Looking at the previous graph we can see the customer lifecycle with different strategies and their respective tactics for each phase. However, at what exact moment we should apply each tactic? This is where most of the organizations get stuck because they do not objectively model and calculate their customer lifecycle.
Model the customer lifecycle
Representing the amount of use or engagement of a product from a customer (or group of customers – cohort) will allow us to obtain a representative graph of the customer lifecycle.
The previous graph shows the lifecycles from three different customers (or group of customers C1, C2 and C3). In the abscissa we represent the lifetime of such customers from the beginning to the end of its life while in the ordinates axis we represent the amount of engagement for each customer. Engagement can be measured by the metrics that the product team feels more confortable or believes its more appropiate to the product itself (number of sessions per day, average session time, number of events or actions, or even sales). The important thing is that ordinate represents the use of the product in a comparative way.
The values t1, t2 and t3 represent the cutoff points with zero engagement, or otherwhise expressed, indicate the total life time of each customer that will later be used for the LTV calculation. In contrast, the slopes of the curves and their distribution types (normal, binomial, right or left-skewed, etc.) indicate the engagement level for each t-value.
From these graphs we can obtain what are the key points such as the “aha moments”, moments of maximum engagement and moments of boredom or decline. Understanding these graphs in an objective way will allow us to establish strategies to enhance those moments. For example, at the initial customer stages we can focus the product and customer management efforts on learning and onboarding, in the phase of maximum engagement we can focus on retention and conversion and in the decline phase on reactivation and cross promoting or cross selling other products. These graphs will not only allow us to define strategies, but will also help us to measure how the product evolves.
Measure the customer lifecycle
Once understood the model and its objective is the moment to obtain the data to be represented in the graph. The calculation will be made through engagement cohorts (or the product use data chosen). Once calculations have been made, it is enough to represent the data obtained from the cohorts through graphs. The resulting model is the customer lifecycle respresentation that we have seen in the previous section, but this time, with numbers.
Using the chart above, we could make the following management and product assumptions:
- From day 1 to 8 do nothing, since the evolution is of product learning.
- From day 8 start with monetization stategies because the customer already knows the product and begins to use it more often.
- Day 15 is the key moment where the customer starts to lose interest. At that time we could unlock additional features or make some special event accompanied by a communication.
- From day 20 or 21 the strategy would be focused on keeping the customer or trying to cross it to another product.
- On the 28th, we might have lost the customer.

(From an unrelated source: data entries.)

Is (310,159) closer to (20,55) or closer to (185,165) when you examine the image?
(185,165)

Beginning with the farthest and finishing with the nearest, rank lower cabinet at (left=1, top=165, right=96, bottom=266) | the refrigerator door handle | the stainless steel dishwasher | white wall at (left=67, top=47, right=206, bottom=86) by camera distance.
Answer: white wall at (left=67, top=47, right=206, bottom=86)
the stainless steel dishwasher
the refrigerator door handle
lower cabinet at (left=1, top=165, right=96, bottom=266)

If we perform aggresive strategies on certain days and re-calculate the chart, we can see the effectiveness of the changes have. For example we can see if those changes have encoureged the customer to not leave the product the 28th day but a little bit later. The goal of the product and customer management team is to achieve the highest engagement point (e max ) in the shortest time possible and sustain it over time.
I hope this article has allowed the reader to gain a better insight into what the customer lifecycle is, what are their utilities in different business areas and how to be able to put into practice the monitoring of the different stategies applied through modeling and measuring the customer lifecycle.